Now here's a venn diagram, I'm just showing okay there's this age memory
relationship, and that's in the dark blue between the two.
There's a large overlap between aging and memory.
Aging produces changes in memory.
10:23
A very small part of the total relationship between memory and aging.
So, in this case we found that health is not a very good mediating effect.
It's that aging itself, what happens in the brain,
with aging is really what produces the changes we see with memory, and
we know a lot about that now, about the hippocampus, and
how it's really important for formation of new memories, of episodic memories,
and how the hippocampus shows changes with normal aging.
Just to show that we actually did a study to look at something that
might mediate between age and memory, and what we did was come up with
a measure that really just look at neural efficiency of the brain.
An example would be perceptual speed,
how fast we can make decisions about perceptual things happening, and
look to see whether perceptual speed mediated the age memory relationships,
and sense it measures brain efficiency, we really expected that to happen.
So in a different thing, here's the age, memory relationship again,
unlike health when we added perceptual speed it accounts for
most of the relationship between age and memory.
So now we have a mediating effect, and we understand better what it
is about the age, memory relationships in terms of causation.
So sometimes mediation can actually expand their knowledge.
We want to make sure that we,
if we have mediation we don't expect it that we understand it.
11:57
So what are the variables, we have dependent variables, what we measure,
we have independent variables, what we manipulate, and we may have confounding
variables, things that covariate with the the independent variable.
Third variable problems, or it might just be a placebo-like effect,
because we're doing anything with the participance in that research.

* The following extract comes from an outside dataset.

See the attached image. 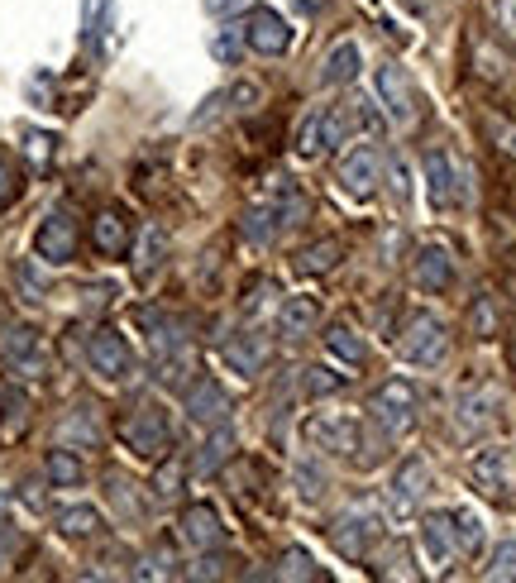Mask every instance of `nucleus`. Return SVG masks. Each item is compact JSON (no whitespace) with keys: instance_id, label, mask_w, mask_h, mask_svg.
<instances>
[{"instance_id":"603ef678","label":"nucleus","mask_w":516,"mask_h":583,"mask_svg":"<svg viewBox=\"0 0 516 583\" xmlns=\"http://www.w3.org/2000/svg\"><path fill=\"white\" fill-rule=\"evenodd\" d=\"M15 196H20V182H15V173H10V168H0V211H5Z\"/></svg>"},{"instance_id":"393cba45","label":"nucleus","mask_w":516,"mask_h":583,"mask_svg":"<svg viewBox=\"0 0 516 583\" xmlns=\"http://www.w3.org/2000/svg\"><path fill=\"white\" fill-rule=\"evenodd\" d=\"M359 72H364L359 44H354V39H340L321 63V87H349V82H359Z\"/></svg>"},{"instance_id":"c85d7f7f","label":"nucleus","mask_w":516,"mask_h":583,"mask_svg":"<svg viewBox=\"0 0 516 583\" xmlns=\"http://www.w3.org/2000/svg\"><path fill=\"white\" fill-rule=\"evenodd\" d=\"M43 474H48L53 488H82L86 464H82V454L72 450V445H58V450H48V459H43Z\"/></svg>"},{"instance_id":"ea45409f","label":"nucleus","mask_w":516,"mask_h":583,"mask_svg":"<svg viewBox=\"0 0 516 583\" xmlns=\"http://www.w3.org/2000/svg\"><path fill=\"white\" fill-rule=\"evenodd\" d=\"M278 579H321V569L311 564V555H306L301 545H292V550H282Z\"/></svg>"},{"instance_id":"dca6fc26","label":"nucleus","mask_w":516,"mask_h":583,"mask_svg":"<svg viewBox=\"0 0 516 583\" xmlns=\"http://www.w3.org/2000/svg\"><path fill=\"white\" fill-rule=\"evenodd\" d=\"M177 540H182L187 550H196V555L220 550V545H225L220 512H215L211 502H187V507H182V517H177Z\"/></svg>"},{"instance_id":"2eb2a0df","label":"nucleus","mask_w":516,"mask_h":583,"mask_svg":"<svg viewBox=\"0 0 516 583\" xmlns=\"http://www.w3.org/2000/svg\"><path fill=\"white\" fill-rule=\"evenodd\" d=\"M182 407H187V416H192L196 426H206V431H211V426H225L230 411H235L230 407V392L220 388L215 378H206V373L182 388Z\"/></svg>"},{"instance_id":"79ce46f5","label":"nucleus","mask_w":516,"mask_h":583,"mask_svg":"<svg viewBox=\"0 0 516 583\" xmlns=\"http://www.w3.org/2000/svg\"><path fill=\"white\" fill-rule=\"evenodd\" d=\"M158 464H163V469H158V478H153V493L163 497V502H172V497H182V464H177V459H168V454H163V459H158Z\"/></svg>"},{"instance_id":"c9c22d12","label":"nucleus","mask_w":516,"mask_h":583,"mask_svg":"<svg viewBox=\"0 0 516 583\" xmlns=\"http://www.w3.org/2000/svg\"><path fill=\"white\" fill-rule=\"evenodd\" d=\"M483 130H488V139H493V149H497V153L516 158V120L497 115V110H483Z\"/></svg>"},{"instance_id":"9d476101","label":"nucleus","mask_w":516,"mask_h":583,"mask_svg":"<svg viewBox=\"0 0 516 583\" xmlns=\"http://www.w3.org/2000/svg\"><path fill=\"white\" fill-rule=\"evenodd\" d=\"M0 359L15 378H43L48 373V340L34 325H10L0 335Z\"/></svg>"},{"instance_id":"2f4dec72","label":"nucleus","mask_w":516,"mask_h":583,"mask_svg":"<svg viewBox=\"0 0 516 583\" xmlns=\"http://www.w3.org/2000/svg\"><path fill=\"white\" fill-rule=\"evenodd\" d=\"M450 521H454V545H459V555H483V540H488L483 517H478L473 507H454Z\"/></svg>"},{"instance_id":"6e6552de","label":"nucleus","mask_w":516,"mask_h":583,"mask_svg":"<svg viewBox=\"0 0 516 583\" xmlns=\"http://www.w3.org/2000/svg\"><path fill=\"white\" fill-rule=\"evenodd\" d=\"M359 440H364V426L354 416H340V411H316L306 421V445L316 454H335V459H354L359 454Z\"/></svg>"},{"instance_id":"ddd939ff","label":"nucleus","mask_w":516,"mask_h":583,"mask_svg":"<svg viewBox=\"0 0 516 583\" xmlns=\"http://www.w3.org/2000/svg\"><path fill=\"white\" fill-rule=\"evenodd\" d=\"M469 478L478 493L488 497H507L516 483V454L512 445H483V450H473L469 459Z\"/></svg>"},{"instance_id":"c756f323","label":"nucleus","mask_w":516,"mask_h":583,"mask_svg":"<svg viewBox=\"0 0 516 583\" xmlns=\"http://www.w3.org/2000/svg\"><path fill=\"white\" fill-rule=\"evenodd\" d=\"M340 259H344V244L340 239H316V244H306L297 254V268L301 278H321V273H330V268H340Z\"/></svg>"},{"instance_id":"0eeeda50","label":"nucleus","mask_w":516,"mask_h":583,"mask_svg":"<svg viewBox=\"0 0 516 583\" xmlns=\"http://www.w3.org/2000/svg\"><path fill=\"white\" fill-rule=\"evenodd\" d=\"M373 91H378V106H383V115L397 130H411V125H416L421 106H416V87H411V77L402 63L378 67V72H373Z\"/></svg>"},{"instance_id":"37998d69","label":"nucleus","mask_w":516,"mask_h":583,"mask_svg":"<svg viewBox=\"0 0 516 583\" xmlns=\"http://www.w3.org/2000/svg\"><path fill=\"white\" fill-rule=\"evenodd\" d=\"M469 330L478 335V340H493V335H497V306H493V297H478V302L469 306Z\"/></svg>"},{"instance_id":"7c9ffc66","label":"nucleus","mask_w":516,"mask_h":583,"mask_svg":"<svg viewBox=\"0 0 516 583\" xmlns=\"http://www.w3.org/2000/svg\"><path fill=\"white\" fill-rule=\"evenodd\" d=\"M53 526H58V536H67V540H91L101 531V512H96L91 502H72V507H63V512L53 517Z\"/></svg>"},{"instance_id":"8fccbe9b","label":"nucleus","mask_w":516,"mask_h":583,"mask_svg":"<svg viewBox=\"0 0 516 583\" xmlns=\"http://www.w3.org/2000/svg\"><path fill=\"white\" fill-rule=\"evenodd\" d=\"M206 5V15H215V20H235V15H244L254 0H201Z\"/></svg>"},{"instance_id":"f3484780","label":"nucleus","mask_w":516,"mask_h":583,"mask_svg":"<svg viewBox=\"0 0 516 583\" xmlns=\"http://www.w3.org/2000/svg\"><path fill=\"white\" fill-rule=\"evenodd\" d=\"M77 220H72V211H48V216L39 220V230H34V254H39L43 263H72V254H77Z\"/></svg>"},{"instance_id":"a18cd8bd","label":"nucleus","mask_w":516,"mask_h":583,"mask_svg":"<svg viewBox=\"0 0 516 583\" xmlns=\"http://www.w3.org/2000/svg\"><path fill=\"white\" fill-rule=\"evenodd\" d=\"M383 182H392L397 201H407V192H411V168H407V158H402V153L383 158Z\"/></svg>"},{"instance_id":"e433bc0d","label":"nucleus","mask_w":516,"mask_h":583,"mask_svg":"<svg viewBox=\"0 0 516 583\" xmlns=\"http://www.w3.org/2000/svg\"><path fill=\"white\" fill-rule=\"evenodd\" d=\"M292 144H297V158H321V153H325L321 110H311V115L301 120V125H297V139H292Z\"/></svg>"},{"instance_id":"09e8293b","label":"nucleus","mask_w":516,"mask_h":583,"mask_svg":"<svg viewBox=\"0 0 516 583\" xmlns=\"http://www.w3.org/2000/svg\"><path fill=\"white\" fill-rule=\"evenodd\" d=\"M15 282H20L24 292H29V302H43V292H48V287H43V278H39V268H34L29 259L15 268Z\"/></svg>"},{"instance_id":"3c124183","label":"nucleus","mask_w":516,"mask_h":583,"mask_svg":"<svg viewBox=\"0 0 516 583\" xmlns=\"http://www.w3.org/2000/svg\"><path fill=\"white\" fill-rule=\"evenodd\" d=\"M220 115H225V91L206 96V106L192 115V125H196V130H206V125H211V120H220Z\"/></svg>"},{"instance_id":"864d4df0","label":"nucleus","mask_w":516,"mask_h":583,"mask_svg":"<svg viewBox=\"0 0 516 583\" xmlns=\"http://www.w3.org/2000/svg\"><path fill=\"white\" fill-rule=\"evenodd\" d=\"M497 20H502V29L516 39V0H497Z\"/></svg>"},{"instance_id":"aec40b11","label":"nucleus","mask_w":516,"mask_h":583,"mask_svg":"<svg viewBox=\"0 0 516 583\" xmlns=\"http://www.w3.org/2000/svg\"><path fill=\"white\" fill-rule=\"evenodd\" d=\"M168 249H172V235L153 220V225H144L139 235L129 239V263H134V278L139 282H149L163 263H168Z\"/></svg>"},{"instance_id":"72a5a7b5","label":"nucleus","mask_w":516,"mask_h":583,"mask_svg":"<svg viewBox=\"0 0 516 583\" xmlns=\"http://www.w3.org/2000/svg\"><path fill=\"white\" fill-rule=\"evenodd\" d=\"M58 435H63V445H101V426H96L91 407H77V411H72L63 426H58Z\"/></svg>"},{"instance_id":"cd10ccee","label":"nucleus","mask_w":516,"mask_h":583,"mask_svg":"<svg viewBox=\"0 0 516 583\" xmlns=\"http://www.w3.org/2000/svg\"><path fill=\"white\" fill-rule=\"evenodd\" d=\"M230 459H235V431H230V421H225V426H211V435L201 440L192 469H196V478H211V474H220Z\"/></svg>"},{"instance_id":"473e14b6","label":"nucleus","mask_w":516,"mask_h":583,"mask_svg":"<svg viewBox=\"0 0 516 583\" xmlns=\"http://www.w3.org/2000/svg\"><path fill=\"white\" fill-rule=\"evenodd\" d=\"M325 483H330V478H325V469L311 454H301L297 464H292V488H297L301 502H316V497L325 493Z\"/></svg>"},{"instance_id":"6e6d98bb","label":"nucleus","mask_w":516,"mask_h":583,"mask_svg":"<svg viewBox=\"0 0 516 583\" xmlns=\"http://www.w3.org/2000/svg\"><path fill=\"white\" fill-rule=\"evenodd\" d=\"M0 526H10V497H0Z\"/></svg>"},{"instance_id":"5fc2aeb1","label":"nucleus","mask_w":516,"mask_h":583,"mask_svg":"<svg viewBox=\"0 0 516 583\" xmlns=\"http://www.w3.org/2000/svg\"><path fill=\"white\" fill-rule=\"evenodd\" d=\"M402 5H407L411 15H430V5H435V0H402Z\"/></svg>"},{"instance_id":"f704fd0d","label":"nucleus","mask_w":516,"mask_h":583,"mask_svg":"<svg viewBox=\"0 0 516 583\" xmlns=\"http://www.w3.org/2000/svg\"><path fill=\"white\" fill-rule=\"evenodd\" d=\"M340 388H344V373H330L325 364L301 368V392H306V397H335Z\"/></svg>"},{"instance_id":"39448f33","label":"nucleus","mask_w":516,"mask_h":583,"mask_svg":"<svg viewBox=\"0 0 516 583\" xmlns=\"http://www.w3.org/2000/svg\"><path fill=\"white\" fill-rule=\"evenodd\" d=\"M430 464L421 459V454H407L397 469H392V478H387V512L397 521H407V517H416L421 512V502H426V493H430Z\"/></svg>"},{"instance_id":"f03ea898","label":"nucleus","mask_w":516,"mask_h":583,"mask_svg":"<svg viewBox=\"0 0 516 583\" xmlns=\"http://www.w3.org/2000/svg\"><path fill=\"white\" fill-rule=\"evenodd\" d=\"M368 421H373V431H383L387 440H402V435L416 431V421H421V397L411 388L407 378H387L378 388L368 392Z\"/></svg>"},{"instance_id":"5701e85b","label":"nucleus","mask_w":516,"mask_h":583,"mask_svg":"<svg viewBox=\"0 0 516 583\" xmlns=\"http://www.w3.org/2000/svg\"><path fill=\"white\" fill-rule=\"evenodd\" d=\"M321 330V302L306 297V292H292L278 302V335L282 340H306Z\"/></svg>"},{"instance_id":"a878e982","label":"nucleus","mask_w":516,"mask_h":583,"mask_svg":"<svg viewBox=\"0 0 516 583\" xmlns=\"http://www.w3.org/2000/svg\"><path fill=\"white\" fill-rule=\"evenodd\" d=\"M239 239H244V244H254V249H273V244L282 239L278 211H273V206H268L263 196H258L254 206H249V211L239 216Z\"/></svg>"},{"instance_id":"9b49d317","label":"nucleus","mask_w":516,"mask_h":583,"mask_svg":"<svg viewBox=\"0 0 516 583\" xmlns=\"http://www.w3.org/2000/svg\"><path fill=\"white\" fill-rule=\"evenodd\" d=\"M497 407H502V397H497L493 383H464L454 392V426H459V435L478 440L483 431H493Z\"/></svg>"},{"instance_id":"f8f14e48","label":"nucleus","mask_w":516,"mask_h":583,"mask_svg":"<svg viewBox=\"0 0 516 583\" xmlns=\"http://www.w3.org/2000/svg\"><path fill=\"white\" fill-rule=\"evenodd\" d=\"M86 364H91V373H96V378H106V383H125L129 368H134L129 340L115 330V325L91 330V340H86Z\"/></svg>"},{"instance_id":"1a4fd4ad","label":"nucleus","mask_w":516,"mask_h":583,"mask_svg":"<svg viewBox=\"0 0 516 583\" xmlns=\"http://www.w3.org/2000/svg\"><path fill=\"white\" fill-rule=\"evenodd\" d=\"M239 34H244V48H249V53H258V58H282V53L292 48V24L282 20L278 10L258 5V0L244 10Z\"/></svg>"},{"instance_id":"c03bdc74","label":"nucleus","mask_w":516,"mask_h":583,"mask_svg":"<svg viewBox=\"0 0 516 583\" xmlns=\"http://www.w3.org/2000/svg\"><path fill=\"white\" fill-rule=\"evenodd\" d=\"M211 53H215V58H220L225 67H235V63H239V53H244V34H239V29H215Z\"/></svg>"},{"instance_id":"6ab92c4d","label":"nucleus","mask_w":516,"mask_h":583,"mask_svg":"<svg viewBox=\"0 0 516 583\" xmlns=\"http://www.w3.org/2000/svg\"><path fill=\"white\" fill-rule=\"evenodd\" d=\"M411 282L421 292H450L454 287V254L445 244H421L411 259Z\"/></svg>"},{"instance_id":"a19ab883","label":"nucleus","mask_w":516,"mask_h":583,"mask_svg":"<svg viewBox=\"0 0 516 583\" xmlns=\"http://www.w3.org/2000/svg\"><path fill=\"white\" fill-rule=\"evenodd\" d=\"M177 574H182V569L172 560V550H153V555H144L139 569H134V579H177Z\"/></svg>"},{"instance_id":"bb28decb","label":"nucleus","mask_w":516,"mask_h":583,"mask_svg":"<svg viewBox=\"0 0 516 583\" xmlns=\"http://www.w3.org/2000/svg\"><path fill=\"white\" fill-rule=\"evenodd\" d=\"M421 540H426V555H430V564H454L459 560V545H454V521H450V512H426L421 517Z\"/></svg>"},{"instance_id":"20e7f679","label":"nucleus","mask_w":516,"mask_h":583,"mask_svg":"<svg viewBox=\"0 0 516 583\" xmlns=\"http://www.w3.org/2000/svg\"><path fill=\"white\" fill-rule=\"evenodd\" d=\"M120 440H125L129 454L158 464V459L172 450V426L158 407H129L125 416H120Z\"/></svg>"},{"instance_id":"f257e3e1","label":"nucleus","mask_w":516,"mask_h":583,"mask_svg":"<svg viewBox=\"0 0 516 583\" xmlns=\"http://www.w3.org/2000/svg\"><path fill=\"white\" fill-rule=\"evenodd\" d=\"M325 536L344 560H373V550L383 545V512L373 502H349L330 517Z\"/></svg>"},{"instance_id":"4be33fe9","label":"nucleus","mask_w":516,"mask_h":583,"mask_svg":"<svg viewBox=\"0 0 516 583\" xmlns=\"http://www.w3.org/2000/svg\"><path fill=\"white\" fill-rule=\"evenodd\" d=\"M129 216L120 206H101L96 220H91V249L101 254V259H125L129 254Z\"/></svg>"},{"instance_id":"412c9836","label":"nucleus","mask_w":516,"mask_h":583,"mask_svg":"<svg viewBox=\"0 0 516 583\" xmlns=\"http://www.w3.org/2000/svg\"><path fill=\"white\" fill-rule=\"evenodd\" d=\"M263 201L278 211L282 235H287V230H297V225H306V216H311V196L301 192L297 177H273V182H268V192H263Z\"/></svg>"},{"instance_id":"7ed1b4c3","label":"nucleus","mask_w":516,"mask_h":583,"mask_svg":"<svg viewBox=\"0 0 516 583\" xmlns=\"http://www.w3.org/2000/svg\"><path fill=\"white\" fill-rule=\"evenodd\" d=\"M397 354L416 368H440L450 359V330L435 311H411L397 330Z\"/></svg>"},{"instance_id":"423d86ee","label":"nucleus","mask_w":516,"mask_h":583,"mask_svg":"<svg viewBox=\"0 0 516 583\" xmlns=\"http://www.w3.org/2000/svg\"><path fill=\"white\" fill-rule=\"evenodd\" d=\"M335 177H340V187L349 196L368 201V196L383 187V149H378L373 139H359V144H349V149L340 153V163H335Z\"/></svg>"},{"instance_id":"a211bd4d","label":"nucleus","mask_w":516,"mask_h":583,"mask_svg":"<svg viewBox=\"0 0 516 583\" xmlns=\"http://www.w3.org/2000/svg\"><path fill=\"white\" fill-rule=\"evenodd\" d=\"M421 168H426V196L435 211H454L459 201H464V187H459V168H454V158L445 149H430L421 158Z\"/></svg>"},{"instance_id":"de8ad7c7","label":"nucleus","mask_w":516,"mask_h":583,"mask_svg":"<svg viewBox=\"0 0 516 583\" xmlns=\"http://www.w3.org/2000/svg\"><path fill=\"white\" fill-rule=\"evenodd\" d=\"M387 564H392V569H378V579H421V569L411 564V550H392Z\"/></svg>"},{"instance_id":"b1692460","label":"nucleus","mask_w":516,"mask_h":583,"mask_svg":"<svg viewBox=\"0 0 516 583\" xmlns=\"http://www.w3.org/2000/svg\"><path fill=\"white\" fill-rule=\"evenodd\" d=\"M321 345H325V354H330V359H340L344 368H364L368 364V340L349 321H330V325H325Z\"/></svg>"},{"instance_id":"58836bf2","label":"nucleus","mask_w":516,"mask_h":583,"mask_svg":"<svg viewBox=\"0 0 516 583\" xmlns=\"http://www.w3.org/2000/svg\"><path fill=\"white\" fill-rule=\"evenodd\" d=\"M263 101V87L258 82H235V87H225V115H249L258 110Z\"/></svg>"},{"instance_id":"4c0bfd02","label":"nucleus","mask_w":516,"mask_h":583,"mask_svg":"<svg viewBox=\"0 0 516 583\" xmlns=\"http://www.w3.org/2000/svg\"><path fill=\"white\" fill-rule=\"evenodd\" d=\"M483 579H493V583H512L516 579V540H502L493 555H488V564H483Z\"/></svg>"},{"instance_id":"49530a36","label":"nucleus","mask_w":516,"mask_h":583,"mask_svg":"<svg viewBox=\"0 0 516 583\" xmlns=\"http://www.w3.org/2000/svg\"><path fill=\"white\" fill-rule=\"evenodd\" d=\"M53 134H43V130H24V153H29V163L34 168H48V158H53Z\"/></svg>"},{"instance_id":"4468645a","label":"nucleus","mask_w":516,"mask_h":583,"mask_svg":"<svg viewBox=\"0 0 516 583\" xmlns=\"http://www.w3.org/2000/svg\"><path fill=\"white\" fill-rule=\"evenodd\" d=\"M220 359H225V368L239 373V378H258V373L268 368V359H273V345H268V335H263L258 325H244V330H235V335L220 345Z\"/></svg>"}]
</instances>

We gotta make sure that anything can be controlled for by looking at what
is the actual independent variable we want to measure, and in my example,
it was whether or not the video games were violent versus non-violent.
In that we made a very much more precise independent variable we've controlled for
the placebo effect of just simply watching video games, and
mediating variables, variables that can mediate in between the independent
variable that we're manipulating, and the dependent variable that we're measuring.